Do I share? Do I care? Can I bear?
I spotted a church sign recently that read, “Stop looking back or you will run into something directly in front of you.” There is merit in letting go in order to move forward. However, experience is also a valuable teacher. I hope to balance both in this blog.
For almost 15 years, I led women’s ministry in a church I attended at the time. In 1990, I co-founded the ministry with the help of a Licensed Professional Counselor (LPC) who served on the church staff. Up until that point, the women focused on missions only and discovered they were not reaching the younger demographic. Both the LPC and I believed it was hard teaching working mothers about the needs in Africa when they felt they were drowning themselves.

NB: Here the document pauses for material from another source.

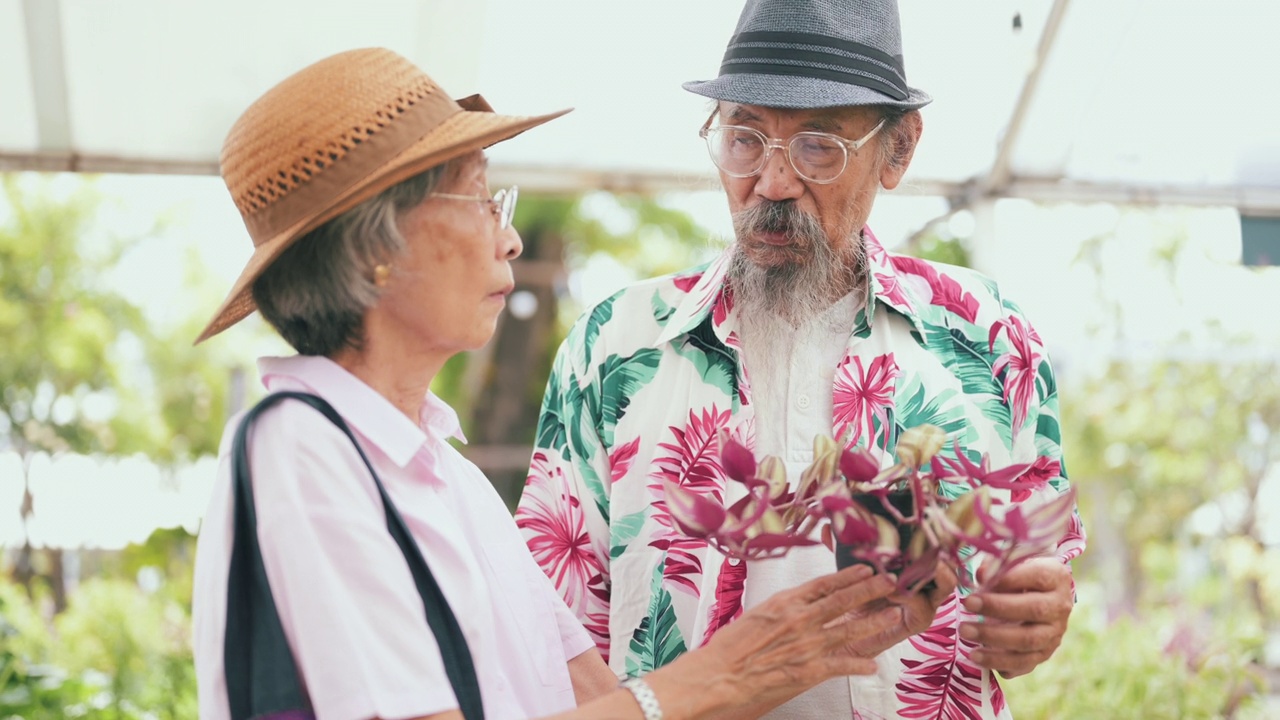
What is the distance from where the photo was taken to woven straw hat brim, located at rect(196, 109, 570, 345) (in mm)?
1633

We had a strategic plan. Step 1: Unite women of all ages and get them together in a social atmosphere; Step 2: Find ways to encourage the women to get real with one another; Step 3: Teach the women how to share one’s needs and bear one another’s burdens based on Galatians 6; Step 4: Gently work in ways to provide mission and outreach efforts to the women in the surrounding community; and, finally Step 5: Teach other churches how to do the same so that all neighborhoods in the community were covered.

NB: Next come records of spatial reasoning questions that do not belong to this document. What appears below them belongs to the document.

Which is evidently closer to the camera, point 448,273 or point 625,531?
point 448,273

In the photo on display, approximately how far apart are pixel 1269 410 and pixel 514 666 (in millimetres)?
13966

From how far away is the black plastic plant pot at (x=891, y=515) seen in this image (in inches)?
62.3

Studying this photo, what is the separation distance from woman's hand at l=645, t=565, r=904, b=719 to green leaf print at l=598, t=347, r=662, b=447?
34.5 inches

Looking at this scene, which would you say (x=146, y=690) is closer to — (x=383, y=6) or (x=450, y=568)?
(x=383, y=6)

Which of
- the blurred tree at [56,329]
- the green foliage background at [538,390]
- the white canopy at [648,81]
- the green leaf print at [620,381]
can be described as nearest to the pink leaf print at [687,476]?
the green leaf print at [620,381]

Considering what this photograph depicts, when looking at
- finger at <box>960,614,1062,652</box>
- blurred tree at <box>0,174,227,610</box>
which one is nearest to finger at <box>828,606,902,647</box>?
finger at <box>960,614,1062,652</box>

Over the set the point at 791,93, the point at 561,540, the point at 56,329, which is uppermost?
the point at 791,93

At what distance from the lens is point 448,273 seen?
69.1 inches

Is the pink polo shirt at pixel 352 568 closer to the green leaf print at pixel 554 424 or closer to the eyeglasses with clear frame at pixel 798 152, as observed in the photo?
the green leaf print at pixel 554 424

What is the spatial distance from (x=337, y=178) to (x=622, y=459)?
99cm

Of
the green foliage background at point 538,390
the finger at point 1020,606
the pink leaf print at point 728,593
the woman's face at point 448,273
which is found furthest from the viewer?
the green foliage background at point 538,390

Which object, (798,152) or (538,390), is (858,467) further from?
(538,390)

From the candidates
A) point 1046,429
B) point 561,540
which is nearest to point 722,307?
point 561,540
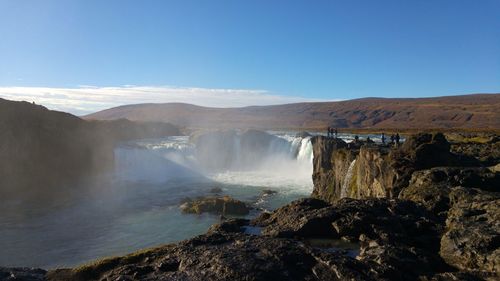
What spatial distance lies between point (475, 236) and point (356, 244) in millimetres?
4836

I have to be honest with you; the majority of the women did not like the strategic plan. They just wanted to have fun. I was encouraged to step down from my role in order for a more social group of leaders to take it from there. I did so willingly and not begrudgingly.

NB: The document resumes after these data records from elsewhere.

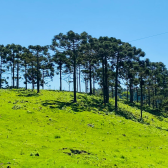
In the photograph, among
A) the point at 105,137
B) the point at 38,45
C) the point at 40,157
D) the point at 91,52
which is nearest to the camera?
the point at 40,157

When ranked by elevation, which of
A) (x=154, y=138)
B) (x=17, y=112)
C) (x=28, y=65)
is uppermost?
(x=28, y=65)

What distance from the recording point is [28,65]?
8469cm

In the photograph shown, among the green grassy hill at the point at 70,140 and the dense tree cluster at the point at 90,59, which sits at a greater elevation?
the dense tree cluster at the point at 90,59

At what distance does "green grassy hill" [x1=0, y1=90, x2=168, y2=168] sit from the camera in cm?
2069

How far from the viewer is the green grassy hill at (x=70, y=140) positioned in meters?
20.7

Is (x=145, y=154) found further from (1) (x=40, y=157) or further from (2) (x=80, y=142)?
(1) (x=40, y=157)

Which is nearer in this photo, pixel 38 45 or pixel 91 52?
pixel 91 52

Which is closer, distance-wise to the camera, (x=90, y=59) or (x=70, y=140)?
(x=70, y=140)

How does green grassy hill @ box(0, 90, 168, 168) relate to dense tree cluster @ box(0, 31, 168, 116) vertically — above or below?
below

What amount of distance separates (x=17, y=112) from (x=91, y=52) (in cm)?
3432

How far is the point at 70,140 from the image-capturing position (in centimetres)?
2836

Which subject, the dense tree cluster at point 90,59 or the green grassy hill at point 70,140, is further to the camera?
the dense tree cluster at point 90,59

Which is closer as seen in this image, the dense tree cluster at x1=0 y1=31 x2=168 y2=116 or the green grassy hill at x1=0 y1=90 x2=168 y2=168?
the green grassy hill at x1=0 y1=90 x2=168 y2=168

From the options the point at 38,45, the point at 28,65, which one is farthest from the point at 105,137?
the point at 28,65
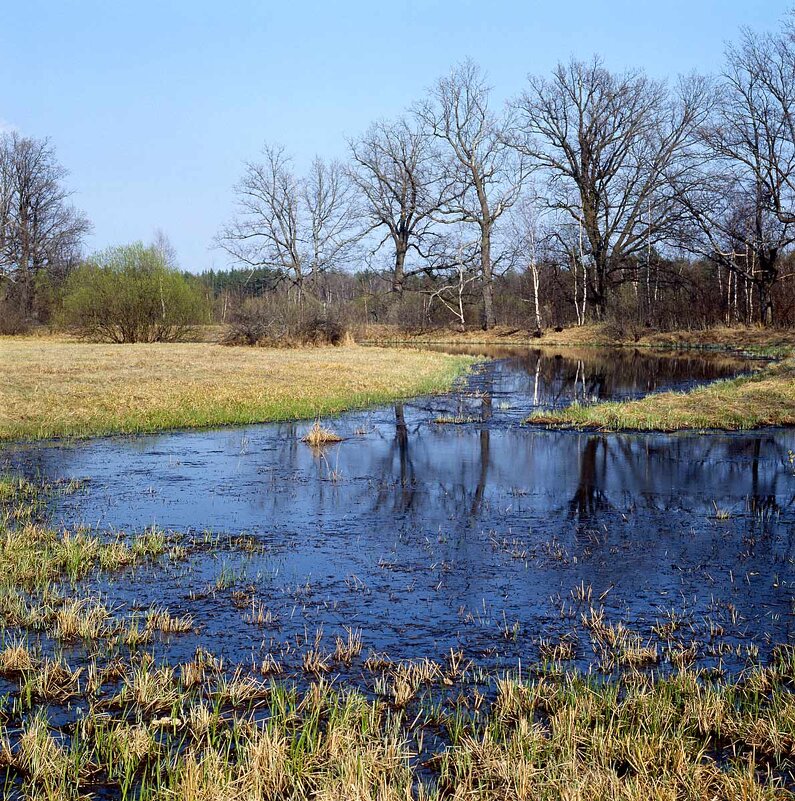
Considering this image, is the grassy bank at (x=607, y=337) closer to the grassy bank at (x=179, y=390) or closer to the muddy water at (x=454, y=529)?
the grassy bank at (x=179, y=390)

On another occasion, this same women’s ministry invited me back to the church to speak at their annual tea party. Within one week, I was uninvited being told that I was “too deep” and the ladies “just really wanted to have fun” at their event. I know you must be thinking, “Uh-oh, she is bitter.” Really, I’m not. If you know me well, you know I would tell you if I was bitter over the experience. I never want to go where I am not wanted. I am well aware I have an intense style of preaching. I understood the majority of women in the group did not understand the long-range plan of starting with self and then building out into the community.
My hope was to take this particular group of women, teach them how to be authentic in their faith, follow Galatians 6, and advance to the point that we really cared about what happens in Africa. I don’t know where their women’s ministry is at this point because I am no longer affiliated with the church. I discovered many Christian women feel the same way.
A very close friend of mine shared that she does not even listen to Christian radio because the prayer requests depress her. I didn’t gasp. I understood. I like to call this the “Pollyanna Paradigm.” It is a lot more comfortable to believe the world is all good and to want to smile our way out of every circumstance. There is nothing wrong with not wanting to be saddened by problems – our own or the problems of others – it just simply is not biblical.
I am well aware that some women wear out their welcome by constantly whining. I am not suggesting we enable everyone to go around with their pouty panties showing all the time. That, too, is not biblical. I am suggesting we get real, be honest, and impact the world for Christ by showing we are capable of sharing, bearing, and caring.
Otherwise, we are going to need a whole lot of tea in order to pass the time, sisters.